§ Text passage
┌──
Glad you enjoyed show,but sorry you had some problems. One year we went,Jennifer had just had a big operation,so we thought it best to cancel our tickets,(VIP), on speaking to a lady on the RIAT helpline,she offered to have a "Pope Mobile",(Golfbuggy) waiting for us at the gate,and an escort to the viewing enclosure,so we took her kind offer and went. As regards the "Chair",or lack of,i think you will find that SOME!,photographers,use a chair they are not entitled to,however,the chairs used to be numbered,so it was very easy to go along the chairs,reading numbers,this sometimes meant checking chairs with the number covered by a coat,BINGO!. If you are not up to doing this,i am sure a steward would do it for you.
It does help if you like aircraft of yesteryear,as this is a big part of the static display,one year there where two aircraft from Rumania,when i asked had they flown in,i was told yes,so,on watching departures,could not believe my eyes when not only did they start up,but flew away under their own "Steam"LOL.
If you do go again,i hope this helps,but to anyone else,do not be put off by the poor quality of Ezzy's experience,if you have a mobility/health problem,i am sure RIAT helpline,will ease your enjoyment.
└──
§ Records shown
┌──
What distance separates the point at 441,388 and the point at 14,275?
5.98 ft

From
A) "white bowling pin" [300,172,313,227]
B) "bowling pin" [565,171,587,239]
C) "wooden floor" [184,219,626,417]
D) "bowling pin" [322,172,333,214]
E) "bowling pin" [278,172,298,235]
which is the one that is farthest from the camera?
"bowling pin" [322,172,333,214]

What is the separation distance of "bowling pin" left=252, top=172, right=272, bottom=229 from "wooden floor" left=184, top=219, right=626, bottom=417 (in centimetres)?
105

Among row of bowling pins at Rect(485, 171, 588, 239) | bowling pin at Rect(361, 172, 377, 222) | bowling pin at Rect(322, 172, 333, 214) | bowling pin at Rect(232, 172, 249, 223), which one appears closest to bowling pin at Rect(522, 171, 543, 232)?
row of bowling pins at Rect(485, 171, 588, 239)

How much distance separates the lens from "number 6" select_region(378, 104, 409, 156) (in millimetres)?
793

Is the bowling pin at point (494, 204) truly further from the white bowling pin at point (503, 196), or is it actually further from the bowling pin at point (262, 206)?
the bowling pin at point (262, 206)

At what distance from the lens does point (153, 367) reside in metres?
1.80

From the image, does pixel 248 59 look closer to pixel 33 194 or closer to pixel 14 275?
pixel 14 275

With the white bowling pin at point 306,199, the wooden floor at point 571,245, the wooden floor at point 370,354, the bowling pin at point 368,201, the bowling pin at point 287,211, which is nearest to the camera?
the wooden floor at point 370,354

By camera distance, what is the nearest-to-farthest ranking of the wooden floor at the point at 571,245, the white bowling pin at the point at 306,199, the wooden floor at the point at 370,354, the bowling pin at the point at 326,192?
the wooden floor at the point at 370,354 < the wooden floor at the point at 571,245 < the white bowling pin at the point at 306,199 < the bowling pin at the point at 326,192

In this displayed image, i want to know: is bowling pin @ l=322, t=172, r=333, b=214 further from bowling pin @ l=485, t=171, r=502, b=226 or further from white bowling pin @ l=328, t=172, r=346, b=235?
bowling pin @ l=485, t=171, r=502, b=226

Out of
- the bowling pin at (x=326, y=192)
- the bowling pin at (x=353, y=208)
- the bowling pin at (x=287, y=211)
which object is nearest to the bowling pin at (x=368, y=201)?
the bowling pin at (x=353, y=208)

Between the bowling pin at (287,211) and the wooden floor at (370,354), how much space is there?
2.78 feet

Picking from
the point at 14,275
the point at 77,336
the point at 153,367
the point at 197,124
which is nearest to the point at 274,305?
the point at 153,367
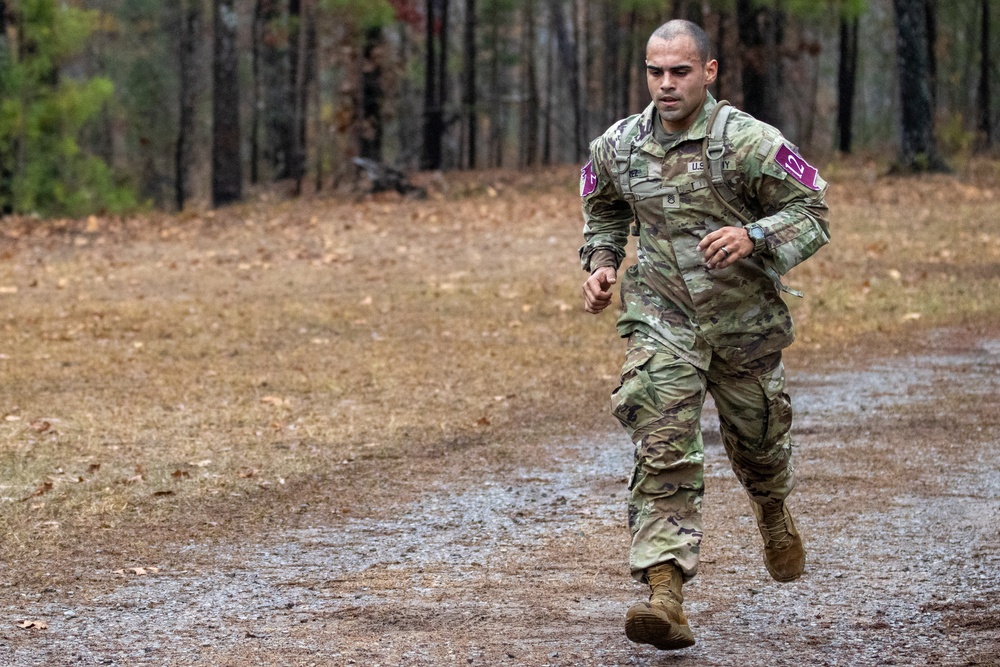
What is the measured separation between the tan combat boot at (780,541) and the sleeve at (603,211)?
1028 millimetres

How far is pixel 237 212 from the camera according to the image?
23422 millimetres

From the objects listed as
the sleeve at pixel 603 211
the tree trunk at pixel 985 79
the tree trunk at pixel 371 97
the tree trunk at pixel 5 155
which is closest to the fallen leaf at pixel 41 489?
the sleeve at pixel 603 211

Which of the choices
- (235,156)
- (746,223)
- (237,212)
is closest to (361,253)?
(237,212)

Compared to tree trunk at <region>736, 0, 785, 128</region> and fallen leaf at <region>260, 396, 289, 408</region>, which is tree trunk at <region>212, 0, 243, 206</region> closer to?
tree trunk at <region>736, 0, 785, 128</region>

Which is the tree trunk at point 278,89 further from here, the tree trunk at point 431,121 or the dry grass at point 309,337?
the dry grass at point 309,337

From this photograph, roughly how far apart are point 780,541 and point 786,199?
└──
§ Set of tasks
1) In the forum post about the RIAT airshow, what did the woman on the RIAT helpline offer to have waiting at the gate?
2) Carry the forum post about the RIAT airshow forward from its final sentence.

§ Responses for each task
1) A golf buggy, which the post calls a "Pope Mobile."

2)
"All clear above and behind" LOL.
Gearjammer


----------



## Mikemoss (Sep 5, 2005)

We had a great time (as ever) in the C&CC rally field - not quite sure where you saw the mud, as it was all perfectly dry on our field and also the CC one next door (College Farm, Whelford).

Some of our fellow ralliers went into the main airfield on Saturday morning and got soaked to the skin while we stayed warm and dry in Bessie while waiting for the display to start.

My main criticism is that once the display did start, it seemed a bit daft to stop again for lunch. Also, there were sometimes lengthy gaps between displays. By comparison, Yeovilton Air Day the Saturday before was just one, really good and totally seamless display from start to finish.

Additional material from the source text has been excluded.